The density of N-methyl-D-aspartate (NMDA) receptors on membranes prepared from cultured cortical neurons was determined using binding assays with [125I]I-MK-801 after exposure of cultures to antagonists of the NMDA receptor complex. The density of binding sites for [125I]I-MK-801 was increased by 40-80% after exposure to D-2-amino-5-phosphonopentanoic acid (D-AP5), with no change in the number or viability of neurons. The effect of D-AP5 was concentration dependent, with an EC50 of 10 microM. Up-regulation of NMDA receptors was observed after 2-7 days but not after 1 day of exposure to 100 microM D-AP5. The density of NMDA receptors was also increased after exposure of cells to CGS 19755 and MK-801 but not after exposure to the alpha-amino-3-hydroxy-5-methyl-4-isoxazolepropionic acid (AMPA)/kainate receptor antagonist 6-cyano-7-nitroquinoxaline-2,3-dione. The binding of [3H]AMPA was unaltered after exposure to D-AP5. These results demonstrate that the density of NMDA receptors on cultured neurons can be selectively up-regulated by exposure to NMDA receptor antagonists. Increases in the density of NMDA receptors occurring in vivo could complicate therapeutic approaches to the treatment of neurological disorders.

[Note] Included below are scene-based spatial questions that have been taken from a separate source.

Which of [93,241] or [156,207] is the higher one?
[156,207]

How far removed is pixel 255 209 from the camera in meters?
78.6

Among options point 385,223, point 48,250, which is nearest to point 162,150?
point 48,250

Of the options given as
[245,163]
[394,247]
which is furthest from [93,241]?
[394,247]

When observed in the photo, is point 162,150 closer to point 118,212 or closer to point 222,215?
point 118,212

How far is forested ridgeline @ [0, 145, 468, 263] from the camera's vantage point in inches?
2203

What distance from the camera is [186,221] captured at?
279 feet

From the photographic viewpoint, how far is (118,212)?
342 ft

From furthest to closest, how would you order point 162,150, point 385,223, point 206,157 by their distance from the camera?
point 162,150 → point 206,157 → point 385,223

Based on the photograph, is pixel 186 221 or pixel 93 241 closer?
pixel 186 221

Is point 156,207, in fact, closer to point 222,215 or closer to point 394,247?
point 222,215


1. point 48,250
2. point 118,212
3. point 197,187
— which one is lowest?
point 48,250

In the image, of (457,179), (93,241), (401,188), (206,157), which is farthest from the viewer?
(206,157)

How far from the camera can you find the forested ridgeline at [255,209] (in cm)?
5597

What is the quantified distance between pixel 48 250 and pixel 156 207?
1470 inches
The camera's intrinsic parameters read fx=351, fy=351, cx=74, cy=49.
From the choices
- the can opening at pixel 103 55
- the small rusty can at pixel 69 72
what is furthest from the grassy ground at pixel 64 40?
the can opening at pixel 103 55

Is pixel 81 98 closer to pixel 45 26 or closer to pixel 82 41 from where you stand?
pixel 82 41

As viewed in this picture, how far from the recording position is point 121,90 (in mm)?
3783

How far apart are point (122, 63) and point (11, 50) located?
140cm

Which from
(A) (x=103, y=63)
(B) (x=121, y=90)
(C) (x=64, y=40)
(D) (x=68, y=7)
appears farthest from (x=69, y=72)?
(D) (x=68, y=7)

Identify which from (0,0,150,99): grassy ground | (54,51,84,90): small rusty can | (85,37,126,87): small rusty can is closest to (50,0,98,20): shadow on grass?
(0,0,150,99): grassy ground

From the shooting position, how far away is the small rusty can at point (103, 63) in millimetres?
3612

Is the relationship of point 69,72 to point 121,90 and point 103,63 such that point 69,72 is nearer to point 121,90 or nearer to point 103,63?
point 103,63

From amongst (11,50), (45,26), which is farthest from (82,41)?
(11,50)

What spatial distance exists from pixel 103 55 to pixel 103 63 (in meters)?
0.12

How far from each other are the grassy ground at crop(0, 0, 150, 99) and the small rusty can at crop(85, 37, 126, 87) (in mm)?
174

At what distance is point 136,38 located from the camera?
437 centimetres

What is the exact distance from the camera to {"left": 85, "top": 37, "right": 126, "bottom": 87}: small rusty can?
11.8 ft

在用NMDA受体复合物拮抗剂处理培养的皮层神经元后,通过[125I]I-MK-801结合试验测定了从培养的皮层神经元制备的膜上N-甲基-D-天冬氨酸(NMDA)受体的密度。暴露于D-2-氨基-5-膦酰基戊酸(D-AP5)后,[125I]I-MK-801的结合位点密度增加了40%-80%,而神经元数量或活力没有变化。D-AP5的作用呈浓度依赖性,半数有效浓度(EC50)为10微摩尔。暴露于100微摩尔D-AP5 2-7天后观察到NMDA受体上调,但暴露1天后未观察到上调。细胞暴露于CGS 19755和MK-801后,NMDA受体密度也增加,但暴露于α-氨基-3-羟基-5-甲基-4-异恶唑丙酸(AMPA)/海人藻酸受体拮抗剂6-氰基-7-硝基喹喔啉-2,3-二酮后未增加。暴露于D-AP5后,[3H]AMPA的结合未改变。这些结果表明,暴露于NMDA受体拮抗剂可选择性地上调培养神经元上NMDA受体的密度。体内发生的NMDA受体密度增加可能会使神经疾病的治疗方法复杂化。